----- Quoted passage -----

Apply the normalization pipeline at the specified level.

Parameters:

text — Raw extracted text
level — NormalizationLevel.none | NormalizationLevel.standard | NormalizationLevel.academic

Returns: (normalized_text, report) tuple.

Normalization levels:

Level	Steps	Use when
`none`	—	You want raw text, no modifications
`standard`	S0-S9	General text processing (NLP, search indexing)
`academic`	S0-S9 + A1-A6	Statistical pattern matching, meta-analysis

from docpluck import normalize_text, NormalizationLevel

# Raw text
text, _ = normalize_text(raw, NormalizationLevel.none)

# General cleanup
text, report = normalize_text(raw, NormalizationLevel.standard)

# Full statistical repair (recommended for academic PDFs)
text, report = normalize_text(raw, NormalizationLevel.academic)

----- Items -----

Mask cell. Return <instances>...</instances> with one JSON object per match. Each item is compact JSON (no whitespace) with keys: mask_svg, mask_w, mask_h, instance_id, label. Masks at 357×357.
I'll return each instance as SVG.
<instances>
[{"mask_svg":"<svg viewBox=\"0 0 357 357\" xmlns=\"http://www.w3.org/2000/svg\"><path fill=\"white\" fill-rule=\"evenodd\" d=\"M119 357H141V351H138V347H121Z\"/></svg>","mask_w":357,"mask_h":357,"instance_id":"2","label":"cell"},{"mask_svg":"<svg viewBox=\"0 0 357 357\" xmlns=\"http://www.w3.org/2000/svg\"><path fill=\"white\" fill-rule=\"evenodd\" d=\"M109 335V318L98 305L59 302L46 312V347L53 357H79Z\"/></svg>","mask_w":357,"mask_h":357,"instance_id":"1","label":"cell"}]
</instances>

-----

Rewrite the table in the normalization documentation that begins "Level Steps Use when" as a short list, keeping each level's steps and intended use. The entries aren't needed for this work.

- none: no steps; for raw text with no modifications.
- standard: steps S0-S9; for general text processing such as NLP and search indexing.
- academic: steps S0-S9 plus A1-A6; for statistical pattern matching and meta-analysis.